• [REQUIRED ACTION]: Below are records; please give the number of their lines that contain the string "relationship", and only that number.

• [MATERIAL FOR THIS TASK]:
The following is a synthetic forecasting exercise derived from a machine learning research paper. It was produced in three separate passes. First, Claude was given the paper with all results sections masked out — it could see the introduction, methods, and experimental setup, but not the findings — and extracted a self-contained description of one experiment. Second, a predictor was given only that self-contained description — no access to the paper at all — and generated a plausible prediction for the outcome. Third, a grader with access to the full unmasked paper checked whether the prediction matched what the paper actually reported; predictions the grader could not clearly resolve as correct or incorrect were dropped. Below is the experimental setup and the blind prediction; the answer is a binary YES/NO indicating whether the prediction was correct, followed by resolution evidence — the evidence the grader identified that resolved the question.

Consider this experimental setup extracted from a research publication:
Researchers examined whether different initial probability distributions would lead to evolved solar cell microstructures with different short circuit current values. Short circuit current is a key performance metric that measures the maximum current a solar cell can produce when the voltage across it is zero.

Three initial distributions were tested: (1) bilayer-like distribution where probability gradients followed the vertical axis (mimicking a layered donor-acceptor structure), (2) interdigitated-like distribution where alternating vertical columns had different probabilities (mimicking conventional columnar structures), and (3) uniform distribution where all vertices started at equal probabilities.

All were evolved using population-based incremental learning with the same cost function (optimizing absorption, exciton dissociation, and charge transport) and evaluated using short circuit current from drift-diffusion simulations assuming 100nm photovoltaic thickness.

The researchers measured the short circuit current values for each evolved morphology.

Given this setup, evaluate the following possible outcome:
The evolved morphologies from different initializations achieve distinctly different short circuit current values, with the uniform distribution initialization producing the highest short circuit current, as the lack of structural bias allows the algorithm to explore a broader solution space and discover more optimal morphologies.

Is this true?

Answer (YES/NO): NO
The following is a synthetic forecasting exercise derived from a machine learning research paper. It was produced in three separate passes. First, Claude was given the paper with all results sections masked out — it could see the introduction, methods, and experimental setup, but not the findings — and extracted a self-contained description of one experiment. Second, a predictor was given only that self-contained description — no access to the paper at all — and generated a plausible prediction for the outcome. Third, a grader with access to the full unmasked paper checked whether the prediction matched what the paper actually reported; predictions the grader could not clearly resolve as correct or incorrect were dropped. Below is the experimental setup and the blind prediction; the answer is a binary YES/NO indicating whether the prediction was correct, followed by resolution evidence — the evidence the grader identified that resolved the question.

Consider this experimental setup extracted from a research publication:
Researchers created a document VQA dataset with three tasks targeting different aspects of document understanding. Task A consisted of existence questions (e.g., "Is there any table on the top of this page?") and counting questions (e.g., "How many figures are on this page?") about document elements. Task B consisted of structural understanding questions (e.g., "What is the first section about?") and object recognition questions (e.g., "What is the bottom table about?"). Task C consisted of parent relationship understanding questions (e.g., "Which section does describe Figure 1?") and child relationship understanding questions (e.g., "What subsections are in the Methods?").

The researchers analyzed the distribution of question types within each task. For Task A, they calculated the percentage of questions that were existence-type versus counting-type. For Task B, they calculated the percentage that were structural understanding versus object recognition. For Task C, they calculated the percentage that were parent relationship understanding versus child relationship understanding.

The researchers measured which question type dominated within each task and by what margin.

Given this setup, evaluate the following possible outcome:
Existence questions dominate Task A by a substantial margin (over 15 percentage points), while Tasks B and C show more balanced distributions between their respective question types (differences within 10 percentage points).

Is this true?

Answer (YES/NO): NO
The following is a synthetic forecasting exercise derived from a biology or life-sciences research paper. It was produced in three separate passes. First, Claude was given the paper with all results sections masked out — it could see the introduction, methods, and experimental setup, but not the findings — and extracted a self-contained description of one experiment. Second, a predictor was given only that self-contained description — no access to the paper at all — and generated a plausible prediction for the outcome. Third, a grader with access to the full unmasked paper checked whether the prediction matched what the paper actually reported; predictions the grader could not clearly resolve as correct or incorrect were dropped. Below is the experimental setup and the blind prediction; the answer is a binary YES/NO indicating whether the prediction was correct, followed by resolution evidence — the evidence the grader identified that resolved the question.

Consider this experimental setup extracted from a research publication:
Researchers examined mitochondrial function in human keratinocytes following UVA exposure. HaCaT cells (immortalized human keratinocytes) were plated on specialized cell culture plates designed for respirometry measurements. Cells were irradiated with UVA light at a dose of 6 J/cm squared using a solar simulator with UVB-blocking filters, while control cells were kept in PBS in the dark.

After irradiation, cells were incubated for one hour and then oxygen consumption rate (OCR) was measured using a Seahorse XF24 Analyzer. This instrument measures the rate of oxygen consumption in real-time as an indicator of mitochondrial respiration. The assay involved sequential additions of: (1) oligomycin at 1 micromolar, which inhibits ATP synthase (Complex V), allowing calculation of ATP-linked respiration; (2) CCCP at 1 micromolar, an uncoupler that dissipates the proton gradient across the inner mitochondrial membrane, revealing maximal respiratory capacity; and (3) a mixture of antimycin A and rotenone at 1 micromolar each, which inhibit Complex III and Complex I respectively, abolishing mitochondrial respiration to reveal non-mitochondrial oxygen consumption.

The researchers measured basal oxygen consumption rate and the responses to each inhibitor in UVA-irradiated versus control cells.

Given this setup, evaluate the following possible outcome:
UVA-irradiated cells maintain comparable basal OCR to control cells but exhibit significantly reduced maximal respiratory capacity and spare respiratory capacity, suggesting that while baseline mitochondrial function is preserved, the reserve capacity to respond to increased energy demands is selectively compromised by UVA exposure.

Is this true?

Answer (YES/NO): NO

• [EXERCISE OUTPUT]: 2